Der rechtliche Grund für eine Steuerzahlung fällt später weg, wenn nachträglich ein Ereignis iSd § 175 Abs 1 Satz 1 Nr 2 AO eintritt, das steuerliche Wirkung für die Vergangenheit hat (T/K/Drüen, § 37 AO Tz 39; zu solchen Ereignissen > Aufhebung und Änderung von Verwaltungsakten Rz 44 ff; AEAO zu § 175 Tz 2). Nachträglich ist ein Ereignis dann eingetreten, wenn es nach Entstehung des Steueranspruchs und nach Bekanntgabe des Steuerbescheids eintritt. Ob einer nachträglichen Änderung des Sachverhalts rückwirkende steuerliche Bedeutung zukommt, bestimmt sich allein nach dem jeweils einschlägigen materiellen Steuerrecht (AEAO zu § 175 Tz 2.2).

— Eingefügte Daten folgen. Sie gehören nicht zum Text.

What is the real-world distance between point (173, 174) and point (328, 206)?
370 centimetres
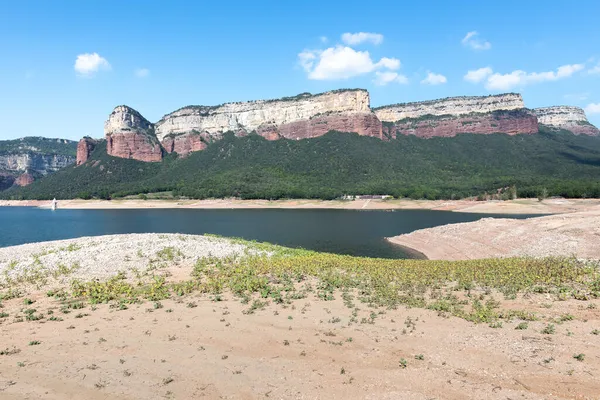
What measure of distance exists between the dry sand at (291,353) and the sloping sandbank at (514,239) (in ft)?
62.0

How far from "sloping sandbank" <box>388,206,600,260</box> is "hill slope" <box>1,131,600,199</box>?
258 feet

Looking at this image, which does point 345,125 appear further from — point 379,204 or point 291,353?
point 291,353

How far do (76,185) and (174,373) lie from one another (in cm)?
19914

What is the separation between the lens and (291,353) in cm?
1008

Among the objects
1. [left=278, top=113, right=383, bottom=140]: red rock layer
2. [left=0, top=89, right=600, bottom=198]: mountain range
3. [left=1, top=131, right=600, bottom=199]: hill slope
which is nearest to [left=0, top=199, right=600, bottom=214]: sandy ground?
[left=1, top=131, right=600, bottom=199]: hill slope

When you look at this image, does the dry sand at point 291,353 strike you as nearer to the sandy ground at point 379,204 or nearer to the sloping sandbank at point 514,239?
the sloping sandbank at point 514,239

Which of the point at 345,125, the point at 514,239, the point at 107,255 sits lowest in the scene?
the point at 514,239

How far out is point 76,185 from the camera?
6993 inches

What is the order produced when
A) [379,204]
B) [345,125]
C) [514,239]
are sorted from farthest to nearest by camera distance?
[345,125]
[379,204]
[514,239]

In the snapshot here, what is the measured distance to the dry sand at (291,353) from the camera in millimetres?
8148

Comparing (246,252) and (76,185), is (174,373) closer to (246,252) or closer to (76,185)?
(246,252)

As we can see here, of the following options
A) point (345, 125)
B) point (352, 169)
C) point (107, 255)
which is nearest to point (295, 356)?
point (107, 255)

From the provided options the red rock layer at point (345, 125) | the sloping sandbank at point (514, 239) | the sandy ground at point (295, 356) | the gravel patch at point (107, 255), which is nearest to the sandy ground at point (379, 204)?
the sloping sandbank at point (514, 239)

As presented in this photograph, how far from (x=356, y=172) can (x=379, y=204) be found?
39233mm
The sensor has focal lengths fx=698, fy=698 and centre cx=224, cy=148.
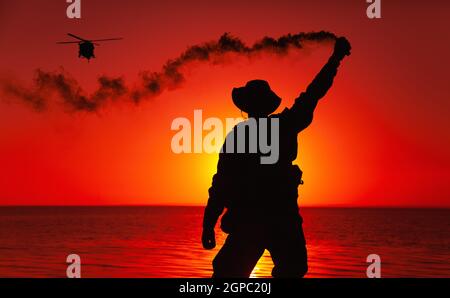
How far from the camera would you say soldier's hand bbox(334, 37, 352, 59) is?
283 inches

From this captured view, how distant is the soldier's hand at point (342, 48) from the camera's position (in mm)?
7176

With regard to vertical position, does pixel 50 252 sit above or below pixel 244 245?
below

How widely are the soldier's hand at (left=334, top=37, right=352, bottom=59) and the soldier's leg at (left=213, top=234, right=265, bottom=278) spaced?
2.08 metres

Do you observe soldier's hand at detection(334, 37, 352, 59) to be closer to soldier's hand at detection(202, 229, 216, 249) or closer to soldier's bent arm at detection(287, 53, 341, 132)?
soldier's bent arm at detection(287, 53, 341, 132)

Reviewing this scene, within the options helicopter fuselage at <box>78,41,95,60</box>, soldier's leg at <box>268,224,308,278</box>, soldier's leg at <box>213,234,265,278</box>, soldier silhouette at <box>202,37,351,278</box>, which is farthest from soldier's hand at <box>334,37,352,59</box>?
helicopter fuselage at <box>78,41,95,60</box>

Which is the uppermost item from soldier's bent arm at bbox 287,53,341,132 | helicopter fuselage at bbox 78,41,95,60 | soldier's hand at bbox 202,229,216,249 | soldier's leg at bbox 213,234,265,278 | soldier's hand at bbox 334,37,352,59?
helicopter fuselage at bbox 78,41,95,60

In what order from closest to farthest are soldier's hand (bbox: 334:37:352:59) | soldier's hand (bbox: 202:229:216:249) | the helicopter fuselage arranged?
soldier's hand (bbox: 202:229:216:249), soldier's hand (bbox: 334:37:352:59), the helicopter fuselage

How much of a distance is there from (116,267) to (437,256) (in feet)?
83.9

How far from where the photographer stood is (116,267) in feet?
115

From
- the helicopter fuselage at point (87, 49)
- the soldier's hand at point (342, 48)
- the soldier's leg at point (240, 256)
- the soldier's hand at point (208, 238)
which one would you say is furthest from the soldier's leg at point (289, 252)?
the helicopter fuselage at point (87, 49)

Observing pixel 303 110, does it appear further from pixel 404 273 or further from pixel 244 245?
pixel 404 273
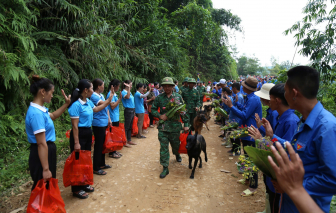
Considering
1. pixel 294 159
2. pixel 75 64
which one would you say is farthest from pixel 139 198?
pixel 75 64

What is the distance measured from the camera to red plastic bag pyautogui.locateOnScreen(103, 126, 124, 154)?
477 centimetres

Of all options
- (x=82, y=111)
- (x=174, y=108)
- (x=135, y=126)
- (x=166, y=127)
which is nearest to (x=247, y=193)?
(x=166, y=127)

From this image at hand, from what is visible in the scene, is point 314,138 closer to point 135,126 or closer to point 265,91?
point 265,91

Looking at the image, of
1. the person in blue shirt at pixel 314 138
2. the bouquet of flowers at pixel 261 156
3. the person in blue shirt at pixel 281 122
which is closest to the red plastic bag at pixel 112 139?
the person in blue shirt at pixel 281 122

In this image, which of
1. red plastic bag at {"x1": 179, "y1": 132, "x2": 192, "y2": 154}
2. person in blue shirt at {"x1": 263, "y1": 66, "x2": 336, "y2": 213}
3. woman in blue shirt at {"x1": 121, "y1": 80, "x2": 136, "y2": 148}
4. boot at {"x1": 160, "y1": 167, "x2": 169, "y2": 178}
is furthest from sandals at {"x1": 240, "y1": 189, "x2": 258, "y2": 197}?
woman in blue shirt at {"x1": 121, "y1": 80, "x2": 136, "y2": 148}

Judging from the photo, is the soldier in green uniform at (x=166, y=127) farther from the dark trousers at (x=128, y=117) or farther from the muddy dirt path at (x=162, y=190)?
the dark trousers at (x=128, y=117)

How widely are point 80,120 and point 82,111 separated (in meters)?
0.19

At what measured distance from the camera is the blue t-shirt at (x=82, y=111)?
349 cm

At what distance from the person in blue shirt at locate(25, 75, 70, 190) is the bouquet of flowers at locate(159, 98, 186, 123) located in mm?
2504

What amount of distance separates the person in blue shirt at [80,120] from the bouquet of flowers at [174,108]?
175cm

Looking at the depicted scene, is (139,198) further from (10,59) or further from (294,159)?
(10,59)

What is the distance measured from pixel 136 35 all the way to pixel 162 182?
373 inches

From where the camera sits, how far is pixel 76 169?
3463mm

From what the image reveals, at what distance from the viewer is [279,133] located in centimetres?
250
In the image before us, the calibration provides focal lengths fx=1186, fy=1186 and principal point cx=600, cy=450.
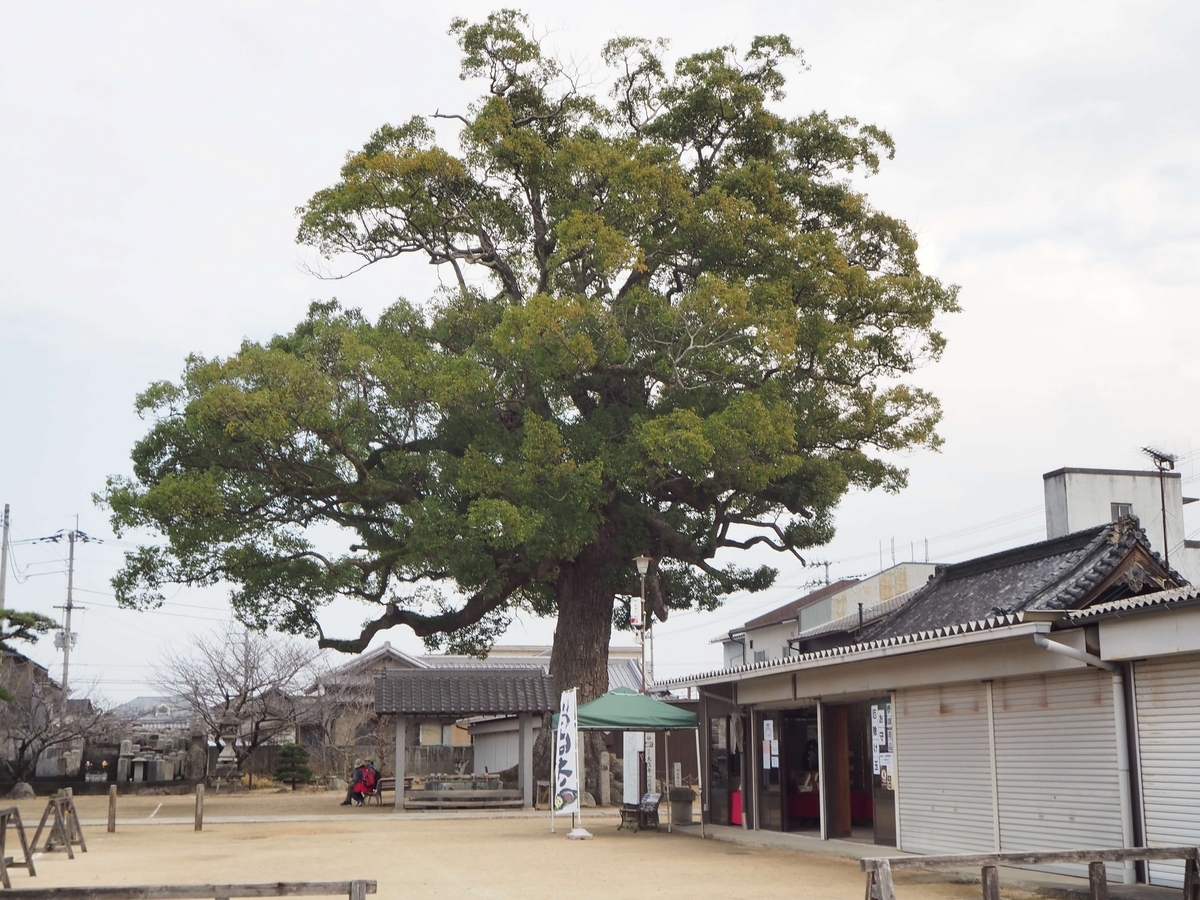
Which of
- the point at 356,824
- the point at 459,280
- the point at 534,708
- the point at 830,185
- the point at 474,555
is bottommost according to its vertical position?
the point at 356,824

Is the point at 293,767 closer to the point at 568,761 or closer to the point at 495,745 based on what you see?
the point at 495,745

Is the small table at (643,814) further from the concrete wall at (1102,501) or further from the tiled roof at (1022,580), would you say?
the concrete wall at (1102,501)

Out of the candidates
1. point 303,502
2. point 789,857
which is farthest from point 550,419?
point 789,857

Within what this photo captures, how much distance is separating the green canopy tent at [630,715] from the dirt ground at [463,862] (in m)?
1.90

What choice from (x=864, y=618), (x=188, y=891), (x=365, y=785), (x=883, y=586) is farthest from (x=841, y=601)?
(x=188, y=891)

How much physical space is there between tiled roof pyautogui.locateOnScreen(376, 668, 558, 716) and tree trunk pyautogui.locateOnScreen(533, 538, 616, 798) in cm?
142

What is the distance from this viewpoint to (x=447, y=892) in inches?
508

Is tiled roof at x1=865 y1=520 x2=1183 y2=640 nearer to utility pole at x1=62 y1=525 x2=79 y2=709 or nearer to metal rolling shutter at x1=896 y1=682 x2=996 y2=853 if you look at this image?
metal rolling shutter at x1=896 y1=682 x2=996 y2=853

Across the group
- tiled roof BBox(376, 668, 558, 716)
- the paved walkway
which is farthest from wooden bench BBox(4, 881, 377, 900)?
tiled roof BBox(376, 668, 558, 716)

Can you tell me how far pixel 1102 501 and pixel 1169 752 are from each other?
2297 cm

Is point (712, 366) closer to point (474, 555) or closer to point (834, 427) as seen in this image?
point (834, 427)

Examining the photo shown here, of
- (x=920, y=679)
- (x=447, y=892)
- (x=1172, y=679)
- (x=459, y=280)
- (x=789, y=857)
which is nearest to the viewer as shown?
(x=1172, y=679)

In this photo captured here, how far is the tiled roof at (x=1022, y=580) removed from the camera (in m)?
14.5

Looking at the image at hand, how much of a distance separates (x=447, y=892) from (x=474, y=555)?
39.2ft
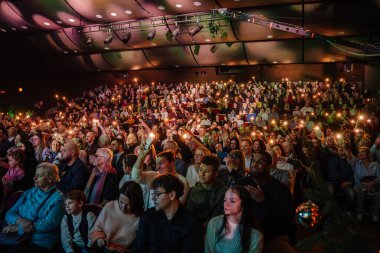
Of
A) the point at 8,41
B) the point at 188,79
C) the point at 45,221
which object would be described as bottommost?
the point at 45,221

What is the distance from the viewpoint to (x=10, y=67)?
2295 centimetres

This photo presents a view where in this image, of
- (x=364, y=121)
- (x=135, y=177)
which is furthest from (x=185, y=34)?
(x=135, y=177)

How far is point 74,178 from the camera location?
4.50 meters

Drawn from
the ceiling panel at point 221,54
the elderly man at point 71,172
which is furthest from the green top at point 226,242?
the ceiling panel at point 221,54

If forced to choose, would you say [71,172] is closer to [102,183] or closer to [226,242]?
[102,183]

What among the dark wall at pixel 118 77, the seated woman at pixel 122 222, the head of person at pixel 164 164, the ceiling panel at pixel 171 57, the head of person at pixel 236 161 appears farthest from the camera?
the ceiling panel at pixel 171 57

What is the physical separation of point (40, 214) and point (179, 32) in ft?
45.4

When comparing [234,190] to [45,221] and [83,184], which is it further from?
[83,184]

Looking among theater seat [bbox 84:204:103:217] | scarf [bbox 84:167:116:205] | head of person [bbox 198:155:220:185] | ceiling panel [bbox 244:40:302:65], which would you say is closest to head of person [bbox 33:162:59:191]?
theater seat [bbox 84:204:103:217]

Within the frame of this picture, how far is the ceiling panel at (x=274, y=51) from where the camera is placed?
53.3 feet

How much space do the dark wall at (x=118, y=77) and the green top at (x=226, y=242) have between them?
54.1 ft

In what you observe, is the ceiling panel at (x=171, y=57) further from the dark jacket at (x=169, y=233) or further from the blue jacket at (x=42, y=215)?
the dark jacket at (x=169, y=233)

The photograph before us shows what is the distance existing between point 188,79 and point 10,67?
1282 centimetres

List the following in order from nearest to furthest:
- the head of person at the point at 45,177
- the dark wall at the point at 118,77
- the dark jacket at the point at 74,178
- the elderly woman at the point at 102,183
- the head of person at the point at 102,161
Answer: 1. the head of person at the point at 45,177
2. the elderly woman at the point at 102,183
3. the head of person at the point at 102,161
4. the dark jacket at the point at 74,178
5. the dark wall at the point at 118,77
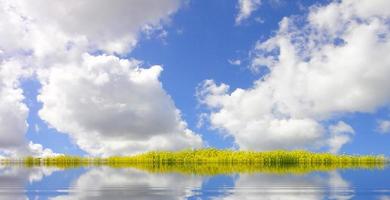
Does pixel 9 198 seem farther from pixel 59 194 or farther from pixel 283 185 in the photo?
pixel 283 185

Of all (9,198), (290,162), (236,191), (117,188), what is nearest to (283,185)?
(236,191)

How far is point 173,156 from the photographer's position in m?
102

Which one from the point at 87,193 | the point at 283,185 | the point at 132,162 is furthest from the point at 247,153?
the point at 87,193

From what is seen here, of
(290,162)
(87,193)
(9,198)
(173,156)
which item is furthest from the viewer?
(173,156)

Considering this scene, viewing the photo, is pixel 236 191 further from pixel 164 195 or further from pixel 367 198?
pixel 367 198

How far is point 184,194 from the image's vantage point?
31.8 m

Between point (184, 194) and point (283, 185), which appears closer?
point (184, 194)

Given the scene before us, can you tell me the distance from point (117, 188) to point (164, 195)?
6.22 meters

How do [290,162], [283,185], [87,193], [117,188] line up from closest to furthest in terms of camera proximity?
1. [87,193]
2. [117,188]
3. [283,185]
4. [290,162]

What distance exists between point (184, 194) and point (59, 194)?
775cm

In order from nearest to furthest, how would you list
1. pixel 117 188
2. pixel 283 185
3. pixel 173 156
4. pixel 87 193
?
pixel 87 193 → pixel 117 188 → pixel 283 185 → pixel 173 156

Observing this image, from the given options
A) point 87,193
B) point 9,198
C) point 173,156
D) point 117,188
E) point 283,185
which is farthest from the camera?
point 173,156

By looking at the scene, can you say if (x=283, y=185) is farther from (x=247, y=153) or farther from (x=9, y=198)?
(x=247, y=153)

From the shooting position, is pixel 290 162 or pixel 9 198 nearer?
pixel 9 198
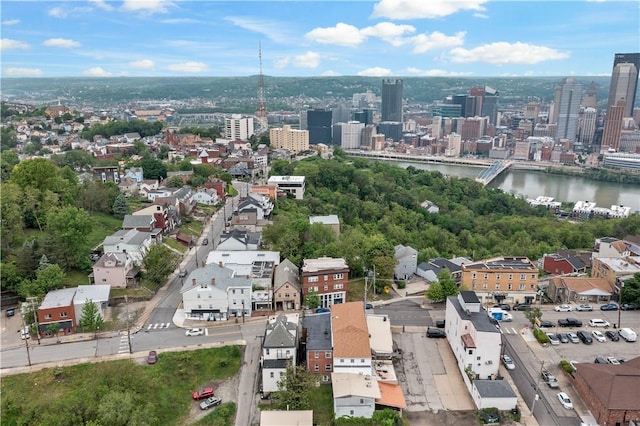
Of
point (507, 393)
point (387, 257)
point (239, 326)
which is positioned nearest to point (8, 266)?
point (239, 326)

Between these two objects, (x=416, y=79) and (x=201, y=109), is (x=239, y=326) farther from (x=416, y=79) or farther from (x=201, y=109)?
(x=416, y=79)

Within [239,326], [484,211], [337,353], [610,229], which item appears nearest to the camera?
[337,353]

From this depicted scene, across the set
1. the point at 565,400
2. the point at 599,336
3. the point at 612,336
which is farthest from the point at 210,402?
the point at 612,336

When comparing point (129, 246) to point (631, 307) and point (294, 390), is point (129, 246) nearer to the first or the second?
point (294, 390)

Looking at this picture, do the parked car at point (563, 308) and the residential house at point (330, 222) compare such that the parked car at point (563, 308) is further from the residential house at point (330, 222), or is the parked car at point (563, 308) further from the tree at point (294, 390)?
the tree at point (294, 390)

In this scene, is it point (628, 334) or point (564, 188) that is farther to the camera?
point (564, 188)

Einen Anwendungsfall enthält § 50d Abs 8 Sätze 2 und 3 EStG (> Doppelbesteuerung Rz 83).

 

Rz. 37

Stand: EL 123 – ET: 08/2020

Anders als bei kraft Gesetzes entstehenden Ansprüchen (vgl § 38 AO) bestimmt bei nachträglich eintretenden Ereignissen, die Wirkung für die Vergangenheit haben, der Eintritt des maßgebenden Ereignisses den Zeitpunkt der Entstehung des Erstattungsanspruchs. Derartigen Ansprüchen liegt ein formell gültiger, nach materiellem Recht aber unrichtiger oder unrichtig gewordener > Verwaltungsakt zugrunde, der zunächst den Rechtsgrund für die Zahlung bildet. Solange der VA Bestand hat, ist die Zahlung nicht ohne rechtlichen Grund. Der rechtliche Grund für die Einbehaltung der LSt fällt nicht schon dann später weg, wenn die Tatbestandsmerkmale für eine niedrigere Steuerfestsetzung in materieller Hinsicht gegeben sind. Voraussetzung für die Verwirklichung (> Rz 42 ff) des Erstattungsanspruchs ist vielmehr idR die Änderung eines Verwaltungsakts.

 

Beispiel 1:

Nach Meinung des Mitarbeiters A hat das Lohnbüro des ArbG B bestimmte Teile des Arbeitslohns zu Unrecht nicht als steuerfrei behandelt. Der ArbG hat die auf diese Lohnteile entfallenden Steuerabzüge bei seinem > Betriebsstätten-Finanzamt angemeldet und die kraft Gesetzes (§ 168 AO) festgesetzten Beträge dorthin abgeführt. Der A wendet sich mit einem Einspruch an das Betriebsstätten-FA mit dem Antrag, ihm die zu Unrecht überhöht einbehaltenen Steuerabzüge zu erstatten.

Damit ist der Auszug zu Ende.